Excerpted text
The Court Dismisses the Defemation Claim

The Court agreed with GM and reasoned its notice letter simply stated that GM would no longer accept proof of disability or excused absences from Dr. Siddiqui and that the alleged defamatory implications of the statement—that Dr. Siddiqui was guilty of fraud, deceit, or dishonesty—were simply too tenuous to support a defamation claim. 

In reaching this conclusion, the Court noted that GM’s letter contained other statements that undercut any defamation claim, including the following:

  • “Nothing in this letter otherwise changes your ability to be provided services or treatment from the above listed physicians;” 
  • “this change does not impact your ability to utilize these physicians for purposes of an FMLA leave, Workers’ Compensation leave or under the terms and conditions of the GM Health Care Program for Hourly Employees.”

Dataset extract
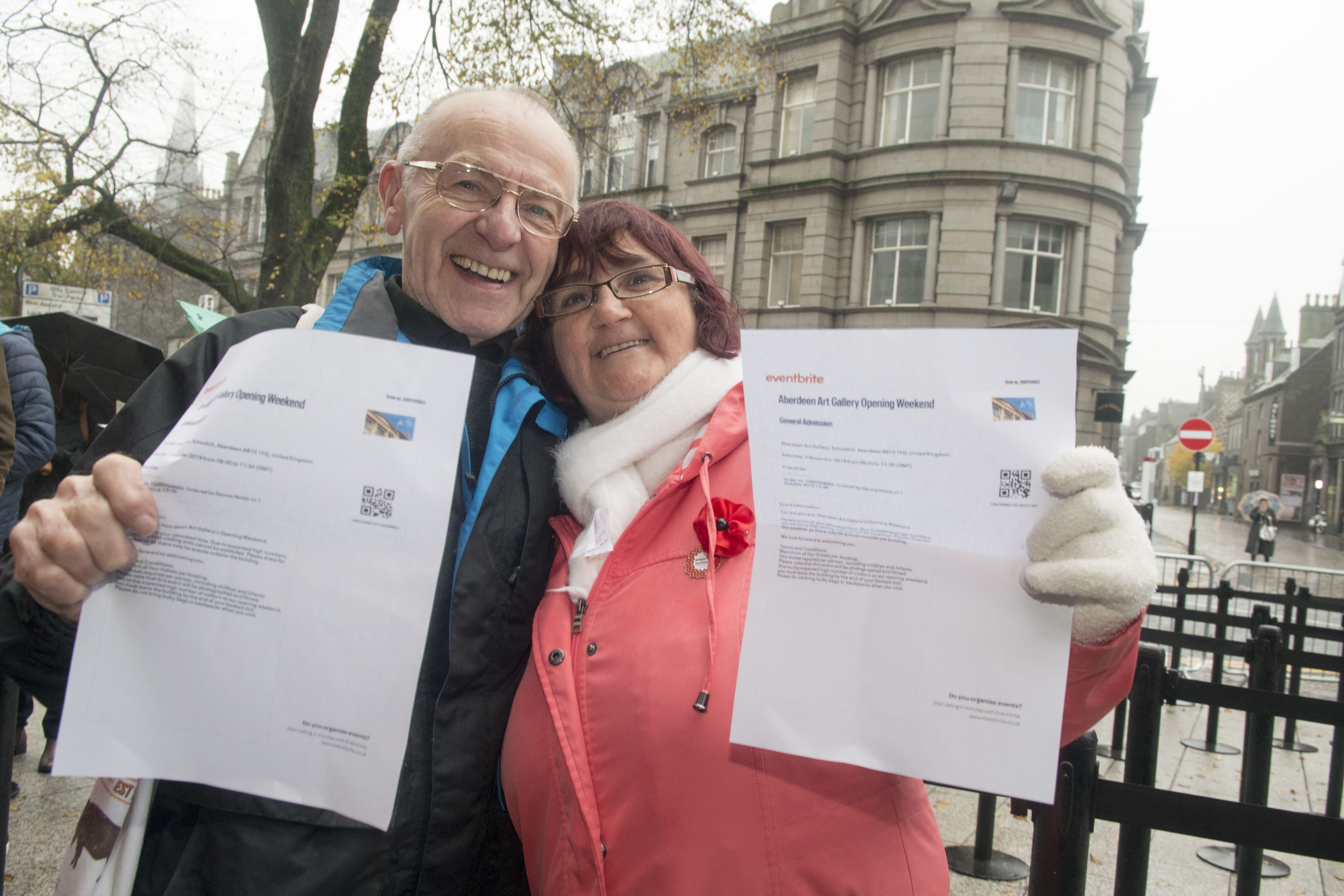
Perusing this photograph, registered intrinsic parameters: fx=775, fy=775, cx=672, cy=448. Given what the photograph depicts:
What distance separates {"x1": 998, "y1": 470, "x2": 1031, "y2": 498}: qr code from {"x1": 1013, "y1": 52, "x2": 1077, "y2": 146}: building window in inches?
846

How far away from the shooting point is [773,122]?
72.0 feet

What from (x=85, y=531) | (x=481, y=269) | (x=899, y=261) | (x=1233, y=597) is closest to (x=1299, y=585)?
(x=1233, y=597)

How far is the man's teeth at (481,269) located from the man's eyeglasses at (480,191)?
0.36 ft

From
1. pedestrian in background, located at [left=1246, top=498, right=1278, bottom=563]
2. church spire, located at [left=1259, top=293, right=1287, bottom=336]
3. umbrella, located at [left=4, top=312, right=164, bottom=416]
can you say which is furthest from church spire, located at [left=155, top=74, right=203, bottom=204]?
church spire, located at [left=1259, top=293, right=1287, bottom=336]

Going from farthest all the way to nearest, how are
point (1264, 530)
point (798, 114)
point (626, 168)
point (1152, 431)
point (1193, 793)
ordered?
point (1152, 431) → point (626, 168) → point (798, 114) → point (1264, 530) → point (1193, 793)

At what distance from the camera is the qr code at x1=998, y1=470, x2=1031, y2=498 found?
1096 mm

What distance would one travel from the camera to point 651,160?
2472 cm

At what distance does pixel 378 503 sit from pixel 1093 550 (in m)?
0.99

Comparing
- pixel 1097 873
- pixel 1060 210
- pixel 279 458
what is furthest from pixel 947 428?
pixel 1060 210

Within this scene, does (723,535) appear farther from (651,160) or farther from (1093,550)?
(651,160)

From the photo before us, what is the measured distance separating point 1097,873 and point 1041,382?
3735 millimetres

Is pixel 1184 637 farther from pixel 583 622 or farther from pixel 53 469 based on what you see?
pixel 53 469

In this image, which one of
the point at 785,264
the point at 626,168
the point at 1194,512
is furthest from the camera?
the point at 626,168

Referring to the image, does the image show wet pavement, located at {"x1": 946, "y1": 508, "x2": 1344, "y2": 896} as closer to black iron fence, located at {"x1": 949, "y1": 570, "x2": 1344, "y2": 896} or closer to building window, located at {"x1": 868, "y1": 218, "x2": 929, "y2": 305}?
black iron fence, located at {"x1": 949, "y1": 570, "x2": 1344, "y2": 896}
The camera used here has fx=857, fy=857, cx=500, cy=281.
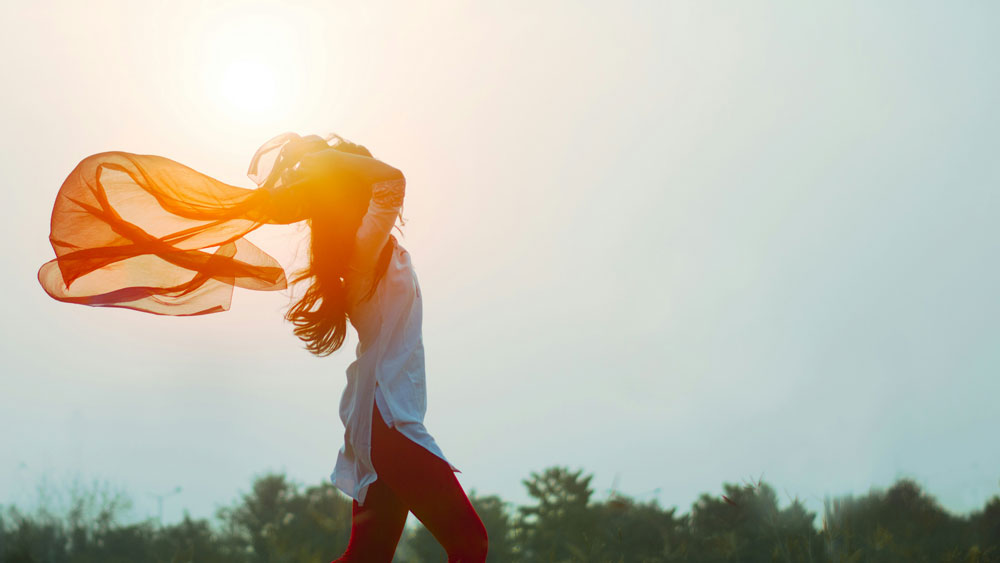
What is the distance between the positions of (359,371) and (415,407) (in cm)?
24

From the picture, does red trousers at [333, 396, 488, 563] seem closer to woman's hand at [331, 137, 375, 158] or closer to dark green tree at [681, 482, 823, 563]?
woman's hand at [331, 137, 375, 158]

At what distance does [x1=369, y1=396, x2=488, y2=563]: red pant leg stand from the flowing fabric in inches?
40.8

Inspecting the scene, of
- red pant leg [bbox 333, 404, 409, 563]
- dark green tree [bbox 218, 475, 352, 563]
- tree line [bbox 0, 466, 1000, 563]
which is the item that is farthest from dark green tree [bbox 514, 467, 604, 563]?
red pant leg [bbox 333, 404, 409, 563]

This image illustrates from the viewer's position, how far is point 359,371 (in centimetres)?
292

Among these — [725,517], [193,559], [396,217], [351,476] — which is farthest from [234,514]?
[396,217]

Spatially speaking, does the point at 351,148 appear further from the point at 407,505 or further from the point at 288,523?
the point at 288,523

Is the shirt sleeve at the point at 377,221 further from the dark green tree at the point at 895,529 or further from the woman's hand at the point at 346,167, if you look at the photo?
the dark green tree at the point at 895,529

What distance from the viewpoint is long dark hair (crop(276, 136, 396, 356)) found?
287cm

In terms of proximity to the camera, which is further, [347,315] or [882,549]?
[882,549]

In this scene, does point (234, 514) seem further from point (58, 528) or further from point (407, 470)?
point (407, 470)

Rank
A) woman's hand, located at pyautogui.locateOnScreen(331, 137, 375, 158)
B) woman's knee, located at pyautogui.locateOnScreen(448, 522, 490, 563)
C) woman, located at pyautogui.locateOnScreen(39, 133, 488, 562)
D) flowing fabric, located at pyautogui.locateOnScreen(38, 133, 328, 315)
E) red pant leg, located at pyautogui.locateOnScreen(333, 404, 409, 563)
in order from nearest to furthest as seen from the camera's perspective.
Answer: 1. woman's knee, located at pyautogui.locateOnScreen(448, 522, 490, 563)
2. woman, located at pyautogui.locateOnScreen(39, 133, 488, 562)
3. red pant leg, located at pyautogui.locateOnScreen(333, 404, 409, 563)
4. woman's hand, located at pyautogui.locateOnScreen(331, 137, 375, 158)
5. flowing fabric, located at pyautogui.locateOnScreen(38, 133, 328, 315)

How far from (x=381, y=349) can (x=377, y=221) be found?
0.43 meters

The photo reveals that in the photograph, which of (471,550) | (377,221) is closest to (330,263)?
(377,221)

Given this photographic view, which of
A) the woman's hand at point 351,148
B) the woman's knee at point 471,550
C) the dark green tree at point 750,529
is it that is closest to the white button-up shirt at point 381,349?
the woman's knee at point 471,550
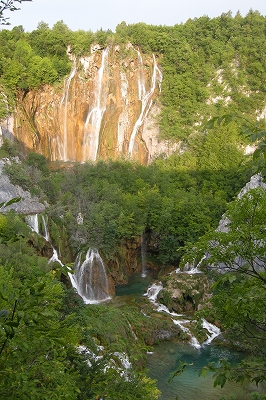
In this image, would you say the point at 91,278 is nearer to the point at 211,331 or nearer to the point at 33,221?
the point at 33,221

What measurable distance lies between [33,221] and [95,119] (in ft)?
52.2

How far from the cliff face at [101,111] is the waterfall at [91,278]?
45.9 ft

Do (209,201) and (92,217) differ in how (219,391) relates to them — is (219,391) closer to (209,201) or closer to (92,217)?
(92,217)

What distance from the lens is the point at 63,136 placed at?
32219 mm

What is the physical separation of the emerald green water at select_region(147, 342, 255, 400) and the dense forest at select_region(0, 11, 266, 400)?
1.92 ft

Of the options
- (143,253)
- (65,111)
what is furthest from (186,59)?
(143,253)

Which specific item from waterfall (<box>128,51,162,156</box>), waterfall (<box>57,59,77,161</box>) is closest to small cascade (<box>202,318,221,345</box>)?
waterfall (<box>57,59,77,161</box>)

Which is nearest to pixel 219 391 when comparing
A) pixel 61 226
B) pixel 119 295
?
pixel 119 295

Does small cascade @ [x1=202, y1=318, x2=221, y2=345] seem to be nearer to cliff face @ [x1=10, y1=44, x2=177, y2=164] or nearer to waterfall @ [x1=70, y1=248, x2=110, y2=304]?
waterfall @ [x1=70, y1=248, x2=110, y2=304]

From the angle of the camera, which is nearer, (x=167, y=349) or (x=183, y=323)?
(x=167, y=349)

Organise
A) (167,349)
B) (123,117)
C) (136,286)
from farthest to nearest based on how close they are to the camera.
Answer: (123,117)
(136,286)
(167,349)

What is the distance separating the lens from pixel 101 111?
32.5 m

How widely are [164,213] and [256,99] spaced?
16222mm

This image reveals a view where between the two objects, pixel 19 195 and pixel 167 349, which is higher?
pixel 19 195
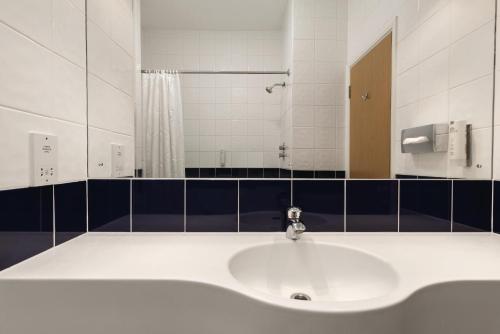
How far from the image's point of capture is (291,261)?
86 cm

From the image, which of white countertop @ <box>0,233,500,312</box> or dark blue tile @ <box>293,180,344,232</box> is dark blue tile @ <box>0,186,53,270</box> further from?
dark blue tile @ <box>293,180,344,232</box>

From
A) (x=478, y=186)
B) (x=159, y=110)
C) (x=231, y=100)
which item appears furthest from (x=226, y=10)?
(x=478, y=186)

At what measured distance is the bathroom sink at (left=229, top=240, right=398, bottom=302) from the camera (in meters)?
0.78

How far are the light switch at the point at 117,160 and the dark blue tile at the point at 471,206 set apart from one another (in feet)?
4.02

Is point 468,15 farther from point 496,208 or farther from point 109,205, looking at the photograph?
point 109,205

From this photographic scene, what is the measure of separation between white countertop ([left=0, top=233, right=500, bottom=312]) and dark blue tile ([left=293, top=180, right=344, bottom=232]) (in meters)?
0.04

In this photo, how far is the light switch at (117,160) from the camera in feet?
3.25

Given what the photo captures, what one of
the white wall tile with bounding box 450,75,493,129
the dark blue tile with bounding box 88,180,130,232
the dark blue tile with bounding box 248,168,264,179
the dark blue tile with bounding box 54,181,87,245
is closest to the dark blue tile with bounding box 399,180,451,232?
the white wall tile with bounding box 450,75,493,129

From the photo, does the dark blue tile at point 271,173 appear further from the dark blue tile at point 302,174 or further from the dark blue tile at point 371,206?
the dark blue tile at point 371,206

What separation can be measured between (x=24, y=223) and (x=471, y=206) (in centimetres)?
138

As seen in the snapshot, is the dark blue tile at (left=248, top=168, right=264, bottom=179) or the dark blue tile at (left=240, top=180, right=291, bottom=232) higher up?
the dark blue tile at (left=248, top=168, right=264, bottom=179)

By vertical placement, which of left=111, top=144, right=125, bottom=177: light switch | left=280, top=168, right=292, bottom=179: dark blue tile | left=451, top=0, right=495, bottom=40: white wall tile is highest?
left=451, top=0, right=495, bottom=40: white wall tile

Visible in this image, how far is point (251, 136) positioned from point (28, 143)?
64cm

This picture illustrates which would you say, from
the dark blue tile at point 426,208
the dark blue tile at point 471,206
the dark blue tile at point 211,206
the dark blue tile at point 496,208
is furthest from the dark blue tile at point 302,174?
the dark blue tile at point 496,208
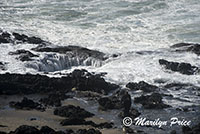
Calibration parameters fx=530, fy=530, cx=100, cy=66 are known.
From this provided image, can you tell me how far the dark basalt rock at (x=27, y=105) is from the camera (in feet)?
60.7

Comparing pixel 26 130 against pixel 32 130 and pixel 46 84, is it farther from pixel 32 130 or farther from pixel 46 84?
pixel 46 84

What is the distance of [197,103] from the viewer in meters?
19.6

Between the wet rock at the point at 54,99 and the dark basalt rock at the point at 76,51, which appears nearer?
the wet rock at the point at 54,99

Assigned task A
Quote the passage on the defamation claim from "The Court agreed" to "a defamation claim.".
Assigned task B
Condense the paragraph of the defamation passage that begins "The Court agreed with GM" into a shorter version that keeps its main facts.
Assigned task C
Proceed with the passage on the dismissed defamation claim, picking up after its final sentence.
The entries play no part in what is asked here.

Task result A
The Court agreed with GM and reasoned its notice letter simply stated that GM would no longer accept proof of disability or excused absences from Dr. Siddiqui and that the alleged defamatory implications of the statement—that Dr. Siddiqui was guilty of fraud, deceit, or dishonesty—were simply too tenuous to support a defamation claim.

Task result B
The Court sided with GM. It found that the notice letter only said GM would no longer accept proof of disability or excused absences from Dr. Siddiqui. The implication that Dr. Siddiqui was guilty of fraud, deceit, or dishonesty was too tenuous to support a defamation claim.

Task result C
  • GM approved of the doctor’s services and treatments for purposes of FMLA leave, for Workers’ Compensation leave, and in conjunction with defendant’s Health Care Program for Hourly Employees. Thus, a reasonable person reading the statements in their proper context would not conclude that defendant intended patients to discontinue their services and treatments with the doctor and the clinic because either were guilty of fraud, deceit, or dishonesty. 
  • Further, the letter noted that “[e]ven though GM will not accept certification from these physicians for the purposes of establishing an excused absence or proof of eligibility for disability benefits, GM is not suggesting that these physicians provide inadequate care.”

The Take Away

It is no secret that employees, employers, and their respective lawyers all have their “go to” doctors for various situations. In this case, however, GM made a business decision to limit the use of the subject doctor and his practice and drafted a carefully worded notice letter explaining this decision.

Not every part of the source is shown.